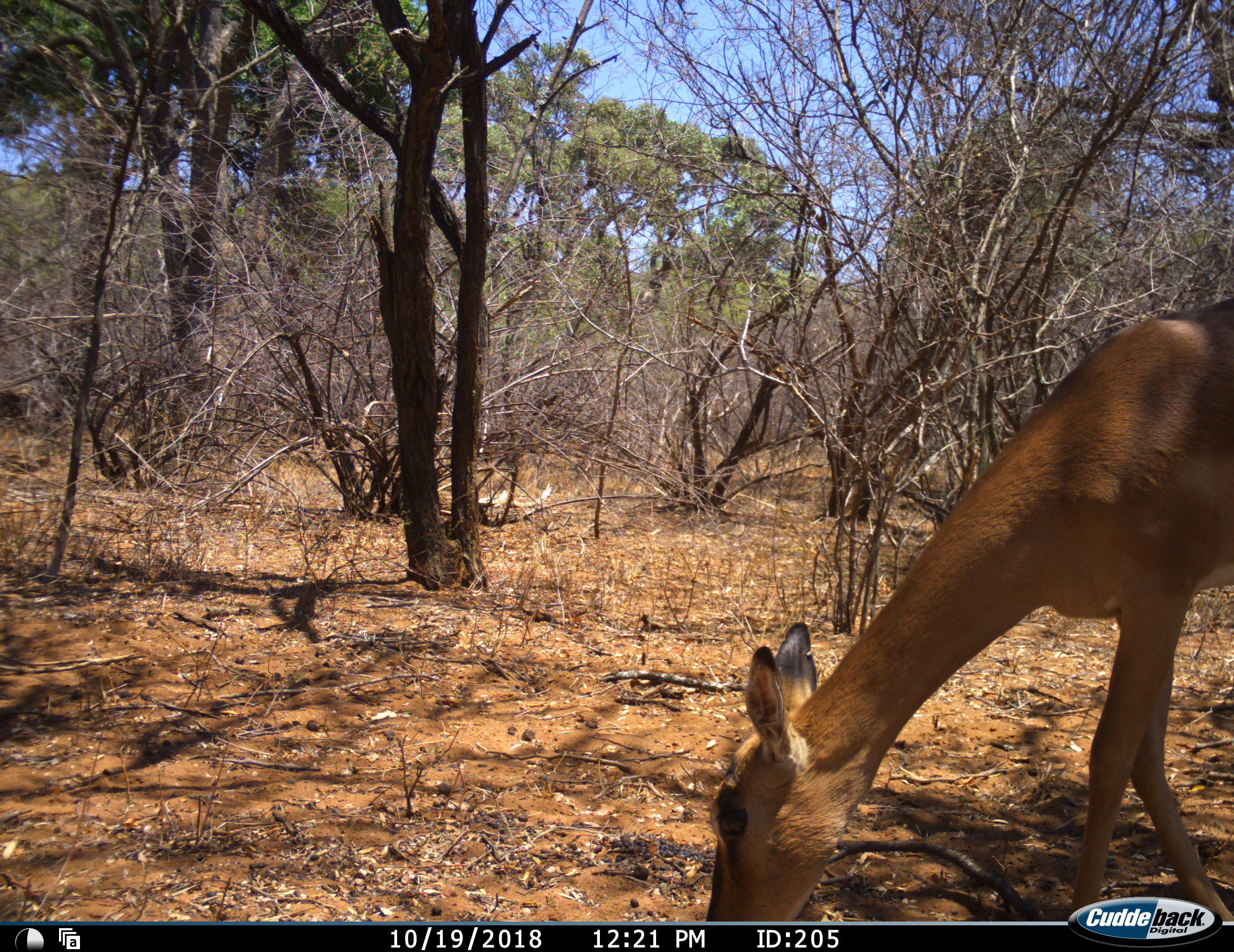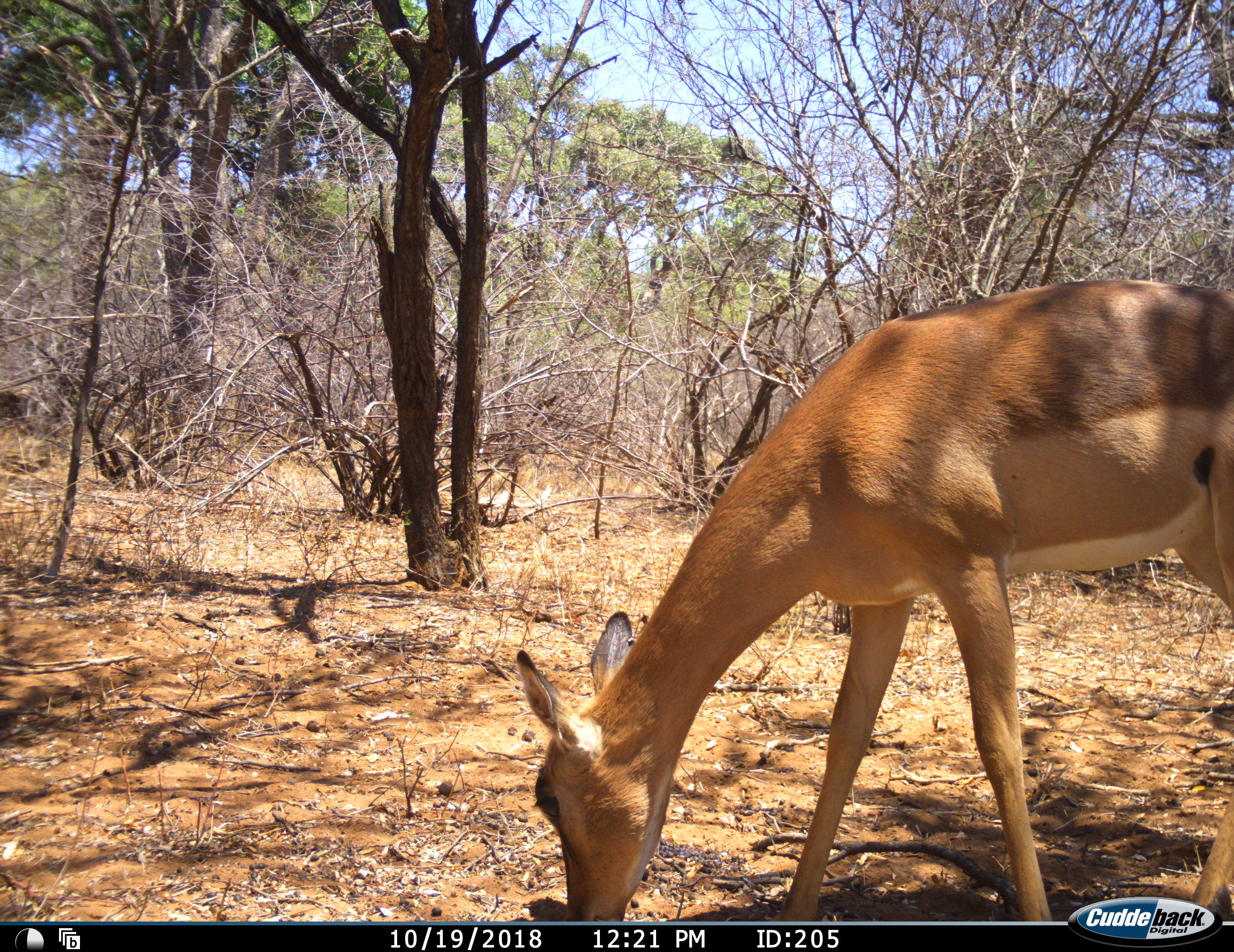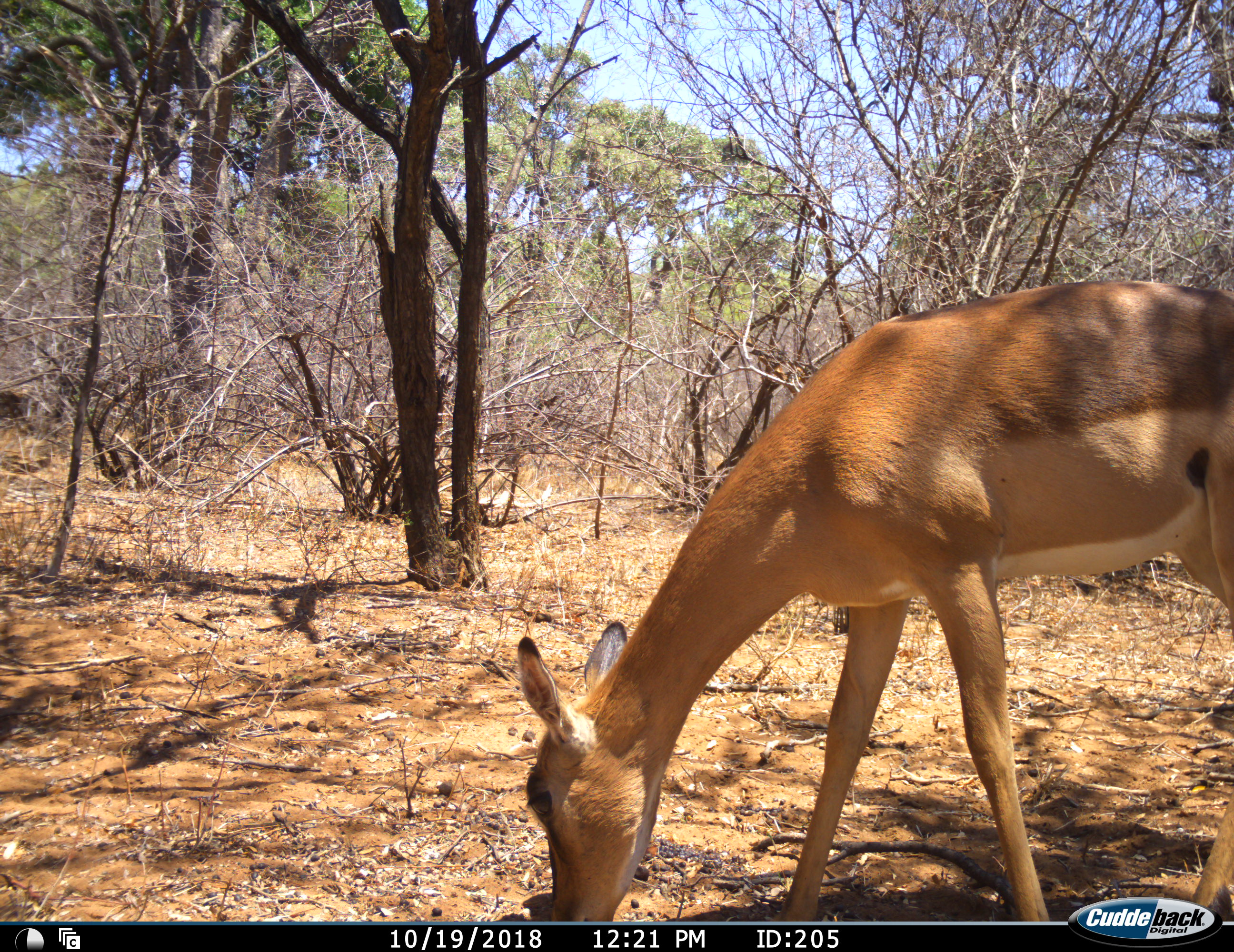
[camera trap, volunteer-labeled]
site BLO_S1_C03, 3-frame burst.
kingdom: Animalia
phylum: Chordata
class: Mammalia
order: Artiodactyla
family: Bovidae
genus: Aepyceros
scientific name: Aepyceros melampus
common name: impala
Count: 1.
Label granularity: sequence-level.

■ ■ ■

What this task involves >>
Set down no line except those from the one with "family: Bovidae" to the last line of the data, inclusive, each exactly as written.

Task answer >>
family: Bovidae
genus: Aepyceros
scientific name: Aepyceros melampus
common name: impala
Count: 1.
Label granularity: sequence-level.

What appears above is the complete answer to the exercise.